The League of Women Voters also circulated fliers around the state Capitol urging lawmakers to vote against the legislation, saying the group believed the bill will invite the “corrosive influence of secret money” in government.

The league also objected to the “alarming” way the bill was brought to the floor, through an amendment, which the public was never able to review.

Sen. Toni Boucher, R-Wilton, said she spoke to Monday with former Gov. M. Jodi Rell, who helped see passage of the clean elections system in the aftermath of former Gov. John Rowland’s corruption scandal.
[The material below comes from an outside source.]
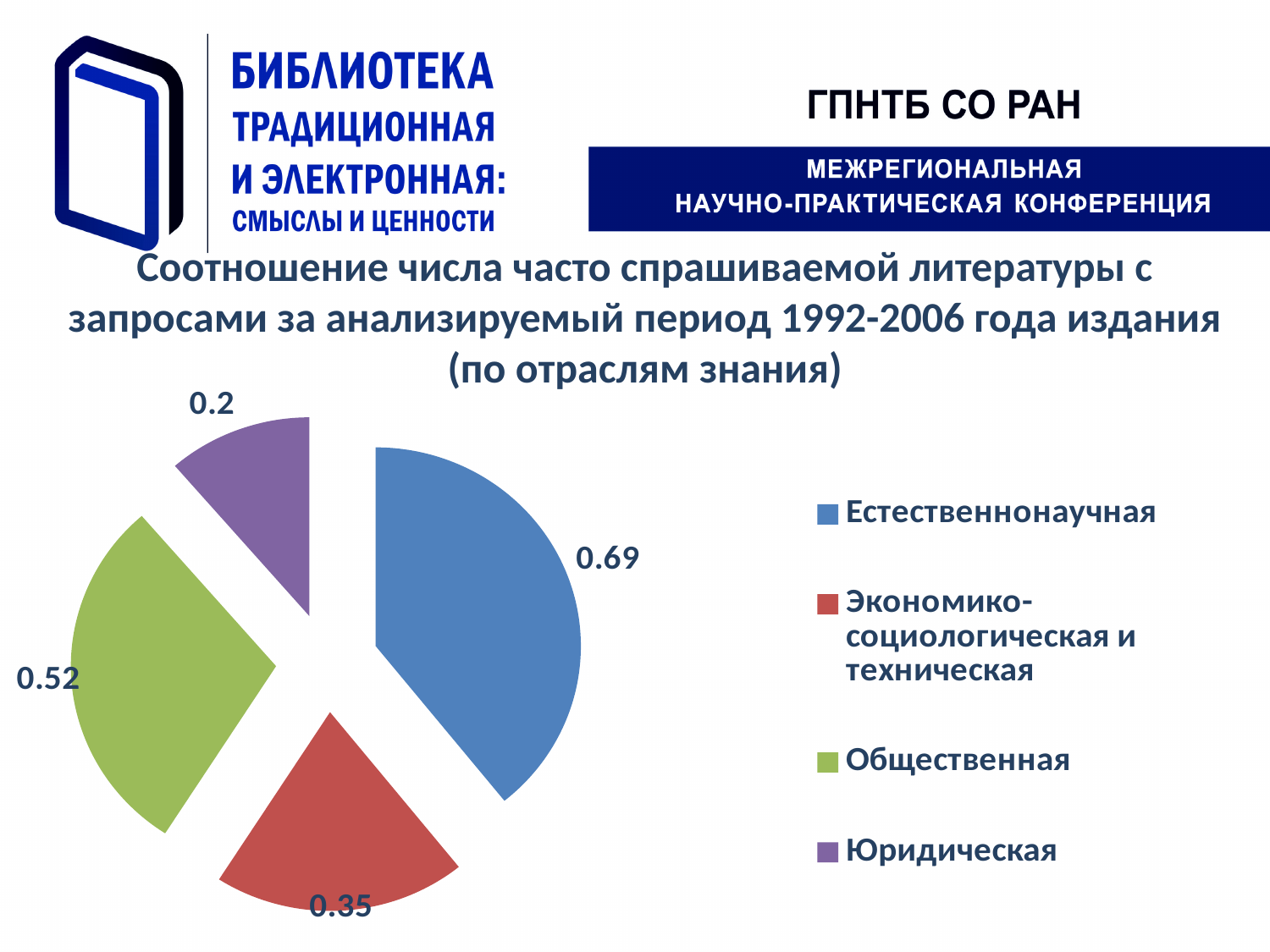
How many categories does the pie chart have? 4 What is the value for Естественнонаучная? 0.69 What is the difference between the values for Общественная and Экономико-социологическая и техническая? 0.17 What is the value for Экономико-социологическая и техническая? 0.35 Which category has the smallest slice? Юридическая What colour is the slice for Общественная? green Which category has the largest slice? Естественнонаучная Which is larger, the value for Общественная or the value for Экономико-социологическая и техническая? Общественная What is the value for Общественная? 0.52 What is the value for Юридическая? 0.2 What kind of chart is shown on the slide? pie chart What is the difference between the values for Естественнонаучная and Юридическая? 0.49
Boucher reported that Rell felt the bill was “dismantling” the clean elections system.

“She’s taken a fairly quiet approach to being a former governor she hasn’t weighing in very often on any of the issues here,” she said, adding that she heard from Rell that day. “… When she just couldn’t help herself and expressed her tremendous dismay as to what is happening here.”

The bill will now go to Gov. Dannel P. Malloy’s desk. Malloy vetoed similar disclosure legislation last year, citing concerns that it was unconstitutional. Malloy’s staff has indicated the governor was in favor of this year’s legislation.

When it passed the House, Luke Bronin, Malloy’s chief legal counsel, said “We believe this bill strikes the right balance, respecting the right to free speech, while at the same time establishing one of the most demanding transparency and disclosure requirements in the country.”